LOG.info("Starting quorum peer");
try {
    ServerCnxnFactory cnxnFactory = null;
    ServerCnxnFactory secureCnxnFactory = null;
    // 通信组件初始化,默认是 NIO 通信
    if (config.getClientPortAddress() != null) {
        // zookeeperAdmin.md 文件中
        //Default is `NIOServerCnxnFactory
        cnxnFactory = ServerCnxnFactory.createFactory();
        cnxnFactory.configure(config.getClientPortAddress(),
        config.getMaxClientCnxns(), false);
    }
    if (config.getSecureClientPortAddress() != null) {
        secureCnxnFactory = ServerCnxnFactory.createFactory();
        secureCnxnFactory.configure(config.getSecureClientPortAddress(),
        config.getMaxClientCnxns(), true);
    }
    // 把解析的参数赋值给该 zookeeper 节点
    quorumPeer = getQuorumPeer();
    quorumPeer.setTxnFactory(new FileTxnSnapLog(
    config.getDataLogDir(),
    config.getDataDir()));
    quorumPeer.enableLocalSessions(config.areLocalSessionsEnabled());
    quorumPeer.enableLocalSessionsUpgrading(
    config.isLocalSessionsUpgradingEnabled());
    //quorumPeer.setQuorumPeers(config.getAllMembers());
    quorumPeer.setElectionType(config.getElectionAlg());
    quorumPeer.setMyid(config.getServerId());
    quorumPeer.setTickTime(config.getTickTime());
    quorumPeer.setMinSessionTimeout(config.getMinSessionTimeout());
    quorumPeer.setMaxSessionTimeout(config.getMaxSessionTimeout());
    quorumPeer.setInitLimit(config.getInitLimit());
    quorumPeer.setSyncLimit(config.getSyncLimit());
    quorumPeer.setConfigFileName(config.getConfigFilename());
    // 管理 zk 数据的存储
    quorumPeer.setZKDatabase(new ZKDatabase(quorumPeer.getTxnFactory()));
    quorumPeer.setQuorumVerifier(config.getQuorumVerifier(), false);
    if (config.getLastSeenQuorumVerifier()!=null) {
        quorumPeer.setLastSeenQuorumVerifier(config.getLastSeenQuorumVerifier(),false);
    }
   quorumPeer.initConfigInZKDatabase();
   // 管理 zk 的通信
   quorumPeer.setCnxnFactory(cnxnFactory);
   quorumPeer.setSecureCnxnFactory(secureCnxnFactory);
   quorumPeer.setSslQuorum(config.isSslQuorum());
   quorumPeer.setUsePortUnification(config.shouldUsePortUnification());
   quorumPeer.setLearnerType(config.getPeerType());
   quorumPeer.setSyncEnabled(config.getSyncEnabled());
   quorumPeer.setQuorumListenOnAllIPs(config.getQuorumListenOnAllIPs());
   if (config.sslQuorumReloadCertFiles) {
       quorumPeer.getX509Util().enableCertFileReloading();
   }
    ......

**任务要求:**
请根据上面的 ZooKeeper 启动代码回答：
(a) 按注释所说，通信组件默认采用哪种通信？
(b) 注释“管理 zk 数据的存储”下面的那行代码调用了 quorumPeer 的哪个方法？
(c) 配置 secureCnxnFactory 时，传给 configure 的最后一个参数是什么？

[数据集记录]
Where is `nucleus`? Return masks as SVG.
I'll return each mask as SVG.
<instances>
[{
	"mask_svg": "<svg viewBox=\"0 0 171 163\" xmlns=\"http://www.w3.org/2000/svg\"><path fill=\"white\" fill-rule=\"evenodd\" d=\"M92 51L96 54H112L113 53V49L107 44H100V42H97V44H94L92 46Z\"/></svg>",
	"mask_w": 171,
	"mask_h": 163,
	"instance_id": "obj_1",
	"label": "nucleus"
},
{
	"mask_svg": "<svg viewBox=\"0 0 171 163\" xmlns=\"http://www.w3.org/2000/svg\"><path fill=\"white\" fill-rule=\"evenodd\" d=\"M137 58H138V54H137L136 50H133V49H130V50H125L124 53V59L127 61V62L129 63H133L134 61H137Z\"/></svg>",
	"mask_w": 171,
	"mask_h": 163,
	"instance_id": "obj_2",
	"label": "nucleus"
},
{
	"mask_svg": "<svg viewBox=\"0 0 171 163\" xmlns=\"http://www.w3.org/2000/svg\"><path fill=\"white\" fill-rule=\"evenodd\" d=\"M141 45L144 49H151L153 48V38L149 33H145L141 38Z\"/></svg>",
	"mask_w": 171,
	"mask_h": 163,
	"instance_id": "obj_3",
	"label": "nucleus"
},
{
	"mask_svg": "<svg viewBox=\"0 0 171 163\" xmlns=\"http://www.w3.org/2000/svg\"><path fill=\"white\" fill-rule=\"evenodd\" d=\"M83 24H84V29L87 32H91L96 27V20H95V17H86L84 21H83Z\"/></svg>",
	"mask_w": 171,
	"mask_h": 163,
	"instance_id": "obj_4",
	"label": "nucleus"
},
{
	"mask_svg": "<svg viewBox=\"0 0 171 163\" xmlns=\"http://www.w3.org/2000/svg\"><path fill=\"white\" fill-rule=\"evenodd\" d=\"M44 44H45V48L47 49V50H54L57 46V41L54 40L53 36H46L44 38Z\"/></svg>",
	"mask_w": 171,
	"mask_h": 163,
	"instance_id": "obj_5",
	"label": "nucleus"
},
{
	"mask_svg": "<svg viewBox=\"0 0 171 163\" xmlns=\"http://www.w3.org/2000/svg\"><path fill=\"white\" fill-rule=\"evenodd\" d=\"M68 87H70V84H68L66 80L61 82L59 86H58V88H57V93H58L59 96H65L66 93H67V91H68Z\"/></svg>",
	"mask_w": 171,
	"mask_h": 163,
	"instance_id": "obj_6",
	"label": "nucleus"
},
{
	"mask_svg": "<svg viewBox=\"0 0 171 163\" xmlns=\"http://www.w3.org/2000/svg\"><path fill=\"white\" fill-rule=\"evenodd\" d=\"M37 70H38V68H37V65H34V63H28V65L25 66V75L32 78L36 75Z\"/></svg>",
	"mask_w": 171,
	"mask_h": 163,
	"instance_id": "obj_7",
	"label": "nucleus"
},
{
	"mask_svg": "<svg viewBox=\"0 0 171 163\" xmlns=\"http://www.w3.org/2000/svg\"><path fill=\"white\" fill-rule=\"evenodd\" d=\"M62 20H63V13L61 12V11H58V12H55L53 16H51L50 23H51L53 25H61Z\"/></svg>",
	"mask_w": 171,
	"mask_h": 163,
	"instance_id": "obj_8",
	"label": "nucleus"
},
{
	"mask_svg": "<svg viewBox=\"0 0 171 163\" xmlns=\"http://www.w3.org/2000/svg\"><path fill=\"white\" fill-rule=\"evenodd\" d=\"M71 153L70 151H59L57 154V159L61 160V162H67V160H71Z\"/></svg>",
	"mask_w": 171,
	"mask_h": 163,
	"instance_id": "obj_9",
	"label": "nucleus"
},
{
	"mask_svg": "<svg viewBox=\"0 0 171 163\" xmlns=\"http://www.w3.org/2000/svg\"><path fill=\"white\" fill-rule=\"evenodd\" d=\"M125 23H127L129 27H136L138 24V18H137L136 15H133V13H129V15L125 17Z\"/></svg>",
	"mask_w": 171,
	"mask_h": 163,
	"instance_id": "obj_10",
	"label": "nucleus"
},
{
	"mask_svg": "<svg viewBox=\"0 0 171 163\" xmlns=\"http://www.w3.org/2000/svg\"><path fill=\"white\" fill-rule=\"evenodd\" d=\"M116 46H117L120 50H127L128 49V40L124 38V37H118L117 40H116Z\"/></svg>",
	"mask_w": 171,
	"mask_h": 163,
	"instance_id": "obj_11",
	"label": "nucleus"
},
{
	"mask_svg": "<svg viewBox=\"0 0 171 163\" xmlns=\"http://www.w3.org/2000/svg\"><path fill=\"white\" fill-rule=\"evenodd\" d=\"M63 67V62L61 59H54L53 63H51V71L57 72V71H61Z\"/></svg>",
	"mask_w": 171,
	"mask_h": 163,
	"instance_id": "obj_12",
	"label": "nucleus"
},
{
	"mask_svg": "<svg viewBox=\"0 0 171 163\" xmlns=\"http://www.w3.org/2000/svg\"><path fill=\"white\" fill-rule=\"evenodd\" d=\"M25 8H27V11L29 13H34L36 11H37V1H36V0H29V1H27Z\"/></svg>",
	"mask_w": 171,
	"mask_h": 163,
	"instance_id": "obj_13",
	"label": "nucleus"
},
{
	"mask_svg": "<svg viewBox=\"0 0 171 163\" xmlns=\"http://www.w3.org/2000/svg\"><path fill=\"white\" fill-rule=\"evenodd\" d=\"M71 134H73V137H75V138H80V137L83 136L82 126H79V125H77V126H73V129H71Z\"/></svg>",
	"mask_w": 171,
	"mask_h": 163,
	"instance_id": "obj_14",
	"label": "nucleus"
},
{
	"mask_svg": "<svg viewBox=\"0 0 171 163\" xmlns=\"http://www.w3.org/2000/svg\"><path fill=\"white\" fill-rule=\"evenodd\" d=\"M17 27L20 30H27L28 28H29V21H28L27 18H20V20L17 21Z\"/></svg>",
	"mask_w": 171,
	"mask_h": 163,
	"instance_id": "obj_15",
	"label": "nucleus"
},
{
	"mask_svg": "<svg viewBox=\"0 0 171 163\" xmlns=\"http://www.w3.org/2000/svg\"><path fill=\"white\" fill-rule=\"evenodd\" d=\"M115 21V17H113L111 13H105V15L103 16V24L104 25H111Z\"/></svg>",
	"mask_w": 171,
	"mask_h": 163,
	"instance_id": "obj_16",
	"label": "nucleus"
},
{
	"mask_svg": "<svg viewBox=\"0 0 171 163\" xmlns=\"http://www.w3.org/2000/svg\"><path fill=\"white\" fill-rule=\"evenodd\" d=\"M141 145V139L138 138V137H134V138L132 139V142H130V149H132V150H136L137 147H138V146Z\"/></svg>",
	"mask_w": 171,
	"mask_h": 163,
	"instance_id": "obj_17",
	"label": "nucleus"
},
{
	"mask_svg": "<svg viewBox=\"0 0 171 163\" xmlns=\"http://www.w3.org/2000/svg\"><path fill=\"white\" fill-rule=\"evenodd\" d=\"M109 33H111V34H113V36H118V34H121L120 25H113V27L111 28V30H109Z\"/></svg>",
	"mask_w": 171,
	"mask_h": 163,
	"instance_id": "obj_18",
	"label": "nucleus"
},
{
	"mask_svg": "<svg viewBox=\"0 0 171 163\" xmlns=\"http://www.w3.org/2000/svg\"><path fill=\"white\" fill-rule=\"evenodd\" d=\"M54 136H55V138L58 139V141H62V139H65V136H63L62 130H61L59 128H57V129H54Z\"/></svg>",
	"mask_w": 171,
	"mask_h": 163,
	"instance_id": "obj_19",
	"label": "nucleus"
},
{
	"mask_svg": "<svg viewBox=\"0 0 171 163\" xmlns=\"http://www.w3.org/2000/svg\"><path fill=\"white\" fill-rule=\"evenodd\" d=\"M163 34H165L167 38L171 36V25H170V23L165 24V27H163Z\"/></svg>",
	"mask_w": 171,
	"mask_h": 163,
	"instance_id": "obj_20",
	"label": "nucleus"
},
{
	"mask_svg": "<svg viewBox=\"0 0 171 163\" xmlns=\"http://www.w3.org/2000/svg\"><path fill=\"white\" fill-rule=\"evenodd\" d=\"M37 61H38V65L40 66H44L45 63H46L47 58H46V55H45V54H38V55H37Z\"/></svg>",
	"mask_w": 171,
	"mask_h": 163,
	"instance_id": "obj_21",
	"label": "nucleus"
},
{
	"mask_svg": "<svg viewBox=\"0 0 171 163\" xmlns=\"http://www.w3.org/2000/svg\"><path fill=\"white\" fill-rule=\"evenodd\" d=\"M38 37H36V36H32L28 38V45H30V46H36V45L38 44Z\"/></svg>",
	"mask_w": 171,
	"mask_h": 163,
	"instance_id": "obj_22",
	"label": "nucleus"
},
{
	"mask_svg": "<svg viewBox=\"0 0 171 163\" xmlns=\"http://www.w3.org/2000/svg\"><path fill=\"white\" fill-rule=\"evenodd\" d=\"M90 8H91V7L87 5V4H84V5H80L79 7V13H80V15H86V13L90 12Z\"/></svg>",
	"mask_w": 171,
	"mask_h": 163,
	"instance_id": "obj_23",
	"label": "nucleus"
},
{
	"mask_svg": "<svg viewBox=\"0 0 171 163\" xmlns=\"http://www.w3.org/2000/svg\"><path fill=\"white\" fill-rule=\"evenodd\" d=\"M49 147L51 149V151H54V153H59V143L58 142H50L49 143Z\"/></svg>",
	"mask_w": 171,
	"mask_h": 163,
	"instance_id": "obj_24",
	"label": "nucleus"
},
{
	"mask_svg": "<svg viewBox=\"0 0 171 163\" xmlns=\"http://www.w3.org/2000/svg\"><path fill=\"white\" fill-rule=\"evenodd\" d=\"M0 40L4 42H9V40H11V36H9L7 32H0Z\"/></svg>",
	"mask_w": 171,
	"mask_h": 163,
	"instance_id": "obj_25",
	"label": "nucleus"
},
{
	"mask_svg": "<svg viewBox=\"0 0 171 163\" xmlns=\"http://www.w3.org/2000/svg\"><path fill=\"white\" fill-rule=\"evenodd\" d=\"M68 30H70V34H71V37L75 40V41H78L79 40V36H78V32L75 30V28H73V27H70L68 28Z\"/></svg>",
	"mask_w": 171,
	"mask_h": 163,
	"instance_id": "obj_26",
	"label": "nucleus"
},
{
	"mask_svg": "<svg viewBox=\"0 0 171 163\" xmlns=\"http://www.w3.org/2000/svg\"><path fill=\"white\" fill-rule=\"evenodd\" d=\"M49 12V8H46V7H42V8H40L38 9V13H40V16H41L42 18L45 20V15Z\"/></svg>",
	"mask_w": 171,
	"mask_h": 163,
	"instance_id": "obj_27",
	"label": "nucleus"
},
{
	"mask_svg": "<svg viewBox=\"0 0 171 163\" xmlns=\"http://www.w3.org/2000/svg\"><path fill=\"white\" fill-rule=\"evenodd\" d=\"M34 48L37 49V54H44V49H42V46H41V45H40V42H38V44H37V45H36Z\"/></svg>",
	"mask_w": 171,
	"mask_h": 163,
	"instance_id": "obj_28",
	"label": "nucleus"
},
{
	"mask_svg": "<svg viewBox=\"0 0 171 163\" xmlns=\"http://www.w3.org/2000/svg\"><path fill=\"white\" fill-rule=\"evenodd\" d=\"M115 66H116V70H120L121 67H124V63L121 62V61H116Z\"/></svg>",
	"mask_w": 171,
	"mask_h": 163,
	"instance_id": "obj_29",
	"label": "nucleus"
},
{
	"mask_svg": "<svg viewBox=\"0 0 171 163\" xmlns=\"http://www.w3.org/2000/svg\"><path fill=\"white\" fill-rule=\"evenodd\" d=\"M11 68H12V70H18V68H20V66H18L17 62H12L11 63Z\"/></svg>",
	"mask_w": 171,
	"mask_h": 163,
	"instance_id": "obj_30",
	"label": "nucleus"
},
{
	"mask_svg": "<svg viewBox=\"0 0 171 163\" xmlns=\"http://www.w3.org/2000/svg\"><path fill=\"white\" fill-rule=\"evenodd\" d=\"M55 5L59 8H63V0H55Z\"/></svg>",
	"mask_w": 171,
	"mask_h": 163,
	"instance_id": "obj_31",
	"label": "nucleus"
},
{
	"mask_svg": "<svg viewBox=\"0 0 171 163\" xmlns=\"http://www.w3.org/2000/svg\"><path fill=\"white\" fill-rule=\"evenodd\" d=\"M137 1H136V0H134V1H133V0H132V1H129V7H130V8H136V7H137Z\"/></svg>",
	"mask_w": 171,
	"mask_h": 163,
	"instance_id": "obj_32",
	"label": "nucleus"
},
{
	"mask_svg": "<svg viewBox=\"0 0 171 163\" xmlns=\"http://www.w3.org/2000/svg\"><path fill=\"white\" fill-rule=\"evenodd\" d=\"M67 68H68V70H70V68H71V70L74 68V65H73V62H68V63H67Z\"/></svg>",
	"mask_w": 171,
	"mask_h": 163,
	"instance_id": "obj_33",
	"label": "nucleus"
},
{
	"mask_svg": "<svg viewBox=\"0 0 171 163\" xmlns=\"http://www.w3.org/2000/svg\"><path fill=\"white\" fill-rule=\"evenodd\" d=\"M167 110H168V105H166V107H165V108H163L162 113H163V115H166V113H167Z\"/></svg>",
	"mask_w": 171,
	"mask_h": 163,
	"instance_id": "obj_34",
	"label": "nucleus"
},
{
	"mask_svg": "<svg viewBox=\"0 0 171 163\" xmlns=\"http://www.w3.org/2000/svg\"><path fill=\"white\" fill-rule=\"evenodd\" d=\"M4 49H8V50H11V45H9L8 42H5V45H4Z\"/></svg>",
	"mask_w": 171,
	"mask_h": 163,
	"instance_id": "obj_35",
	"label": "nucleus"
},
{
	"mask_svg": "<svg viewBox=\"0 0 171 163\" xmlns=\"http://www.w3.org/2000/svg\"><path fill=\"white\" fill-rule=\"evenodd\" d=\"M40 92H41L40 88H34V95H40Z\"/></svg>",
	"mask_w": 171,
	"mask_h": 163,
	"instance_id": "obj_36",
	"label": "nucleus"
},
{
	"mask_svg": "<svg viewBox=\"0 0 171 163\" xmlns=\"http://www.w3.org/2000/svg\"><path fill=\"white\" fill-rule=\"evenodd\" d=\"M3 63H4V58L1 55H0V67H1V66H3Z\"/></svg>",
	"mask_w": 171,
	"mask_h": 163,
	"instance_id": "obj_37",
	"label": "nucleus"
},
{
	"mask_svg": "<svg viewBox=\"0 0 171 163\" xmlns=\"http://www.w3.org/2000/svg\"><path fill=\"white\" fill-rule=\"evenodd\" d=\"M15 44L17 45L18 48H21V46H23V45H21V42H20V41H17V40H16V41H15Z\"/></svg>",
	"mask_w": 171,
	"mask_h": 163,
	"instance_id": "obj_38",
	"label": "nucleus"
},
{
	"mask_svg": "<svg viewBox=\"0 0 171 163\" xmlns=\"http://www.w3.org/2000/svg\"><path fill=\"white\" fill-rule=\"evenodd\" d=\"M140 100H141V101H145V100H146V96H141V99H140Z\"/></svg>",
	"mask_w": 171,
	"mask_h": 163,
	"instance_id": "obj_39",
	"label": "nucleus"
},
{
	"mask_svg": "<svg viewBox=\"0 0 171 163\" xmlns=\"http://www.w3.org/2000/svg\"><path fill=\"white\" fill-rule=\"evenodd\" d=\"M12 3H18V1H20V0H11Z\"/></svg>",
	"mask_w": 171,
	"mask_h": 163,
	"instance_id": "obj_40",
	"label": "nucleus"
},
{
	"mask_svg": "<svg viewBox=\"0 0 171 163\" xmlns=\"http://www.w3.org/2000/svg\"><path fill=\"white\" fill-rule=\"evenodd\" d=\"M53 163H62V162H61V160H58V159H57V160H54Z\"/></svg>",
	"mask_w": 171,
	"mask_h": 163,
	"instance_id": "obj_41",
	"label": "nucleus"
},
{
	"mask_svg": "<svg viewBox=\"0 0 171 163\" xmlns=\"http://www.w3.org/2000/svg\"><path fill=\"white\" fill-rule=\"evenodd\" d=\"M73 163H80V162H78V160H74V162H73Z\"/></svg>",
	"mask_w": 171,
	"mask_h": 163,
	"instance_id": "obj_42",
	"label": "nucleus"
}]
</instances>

**完成结果:**
(a) NIO 通信。
(b) setZKDatabase。
(c) true。